Il a été prouvé que la pratique méditative tendait à consolider le tissu de matière grise présent dans le cortex cingulaire postérieur.

Cet effet bénéfique pourrait expliquer pourquoi ces approches, dont la sophrologie fait partie, parviennent bien souvent à rendre les personnes plus positives, optimistes et résilientes face aux traumatismes émotionnels que peuvent entraîner les acouphènes.

Son action salutaire sur l’amygdale cérébrale

L’amygdale fait partie du système limbique (siège des émotions) et constituerait une sorte de système d’alerte. L’amygdale serait également impliquée dans l’évaluation émotionnelle des stimuli sensoriels. Autrement dit, c’est à elle que nous devons le fait que les acouphènes sont bien souvent considérés comme de dangereux intrus.

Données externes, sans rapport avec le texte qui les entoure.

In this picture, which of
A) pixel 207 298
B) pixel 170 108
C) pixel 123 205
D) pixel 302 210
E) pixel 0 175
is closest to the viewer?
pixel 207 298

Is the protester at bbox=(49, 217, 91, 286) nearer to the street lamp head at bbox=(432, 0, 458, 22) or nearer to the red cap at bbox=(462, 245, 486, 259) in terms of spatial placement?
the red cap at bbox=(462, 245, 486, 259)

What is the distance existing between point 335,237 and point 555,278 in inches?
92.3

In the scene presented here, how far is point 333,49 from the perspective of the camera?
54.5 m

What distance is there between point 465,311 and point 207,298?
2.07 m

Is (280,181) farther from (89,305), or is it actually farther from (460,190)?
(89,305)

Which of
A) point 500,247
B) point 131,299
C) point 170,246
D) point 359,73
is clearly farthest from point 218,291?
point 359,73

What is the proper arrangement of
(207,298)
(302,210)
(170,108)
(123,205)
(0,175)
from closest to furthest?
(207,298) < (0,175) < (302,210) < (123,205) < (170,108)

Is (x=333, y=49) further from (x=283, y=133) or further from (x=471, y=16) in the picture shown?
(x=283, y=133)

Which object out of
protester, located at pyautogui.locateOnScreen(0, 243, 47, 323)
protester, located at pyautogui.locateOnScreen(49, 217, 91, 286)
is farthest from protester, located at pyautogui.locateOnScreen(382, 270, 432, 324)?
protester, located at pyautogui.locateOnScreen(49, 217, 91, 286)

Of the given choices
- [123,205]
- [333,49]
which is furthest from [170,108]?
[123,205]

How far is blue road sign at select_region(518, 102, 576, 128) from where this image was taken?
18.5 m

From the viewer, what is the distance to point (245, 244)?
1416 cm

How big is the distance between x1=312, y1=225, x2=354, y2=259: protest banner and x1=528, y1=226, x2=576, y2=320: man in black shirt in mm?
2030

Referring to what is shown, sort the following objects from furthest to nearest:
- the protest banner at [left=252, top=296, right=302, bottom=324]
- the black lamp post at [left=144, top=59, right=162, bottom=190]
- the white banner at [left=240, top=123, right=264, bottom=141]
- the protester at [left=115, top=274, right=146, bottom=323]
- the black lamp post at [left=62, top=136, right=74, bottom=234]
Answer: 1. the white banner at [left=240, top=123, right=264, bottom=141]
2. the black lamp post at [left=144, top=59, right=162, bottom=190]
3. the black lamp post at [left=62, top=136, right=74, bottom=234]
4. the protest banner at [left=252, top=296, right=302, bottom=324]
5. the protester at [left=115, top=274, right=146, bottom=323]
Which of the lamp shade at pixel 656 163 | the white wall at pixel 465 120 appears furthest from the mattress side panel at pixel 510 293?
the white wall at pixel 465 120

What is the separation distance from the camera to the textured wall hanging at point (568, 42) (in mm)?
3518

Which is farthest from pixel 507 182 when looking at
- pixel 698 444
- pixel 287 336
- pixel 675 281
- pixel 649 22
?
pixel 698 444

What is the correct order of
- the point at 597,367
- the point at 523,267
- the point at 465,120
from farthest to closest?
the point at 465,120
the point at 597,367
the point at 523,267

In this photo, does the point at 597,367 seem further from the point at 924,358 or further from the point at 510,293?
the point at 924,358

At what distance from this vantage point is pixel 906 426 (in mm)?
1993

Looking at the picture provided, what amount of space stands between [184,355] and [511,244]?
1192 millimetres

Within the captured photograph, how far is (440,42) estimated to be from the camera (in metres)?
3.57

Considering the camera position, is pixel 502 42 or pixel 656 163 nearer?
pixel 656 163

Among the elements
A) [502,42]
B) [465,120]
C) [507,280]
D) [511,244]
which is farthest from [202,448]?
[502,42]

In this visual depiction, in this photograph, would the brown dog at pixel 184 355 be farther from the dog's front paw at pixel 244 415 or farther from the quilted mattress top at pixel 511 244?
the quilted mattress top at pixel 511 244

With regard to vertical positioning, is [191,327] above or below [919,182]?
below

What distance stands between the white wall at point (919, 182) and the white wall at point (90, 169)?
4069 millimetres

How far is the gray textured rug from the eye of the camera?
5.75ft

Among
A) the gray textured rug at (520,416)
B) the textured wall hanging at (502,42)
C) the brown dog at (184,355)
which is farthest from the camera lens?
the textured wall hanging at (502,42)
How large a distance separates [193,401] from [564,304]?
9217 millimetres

C’est précisément parce qu’une des fonctions essentielles de l’amygdale est de décoder ce qui pourrait être menaçant pour l’organisme, que celle-ci exige d’être reparamétrée.

C’est ici que la sophrologie peut apporter son aide. En travaillant sur certains leviers spécifiques, elle est capable de freiner, voire de stopper, la densification de l’amygdale, un processus alimenté notamment par l’anxiété et le stress.

Ses vertus sur le plan circulatoire

Nous savons aujourd’hui que les dysfonctionnements liés au système cardio-vasculaire et artério-veineux sont en mesure de constituer un facteur déclenchant et/ou aggravant des symptômes acouphéniques. La sophrologie, par son action sur la pression artérielle et la circulation sanguine, contribue à créer un terrain propice à la diminution et/ou la disparition des acouphènes aigus ou chroniques.

Ses effets positifs sur les phénomènes inflammatoires

Les acouphènes peuvent être un symptôme d’une pathologie et certaines causes inflammatoires peuvent exister. Il en va ainsi, par exemple, des labyrinthite et des otites moyennes, dont les inflammations touchent l’appareil auditif. La sophrologie, notamment via son action vertueuse sur le système immunitaire, peut limiter ces manifestations.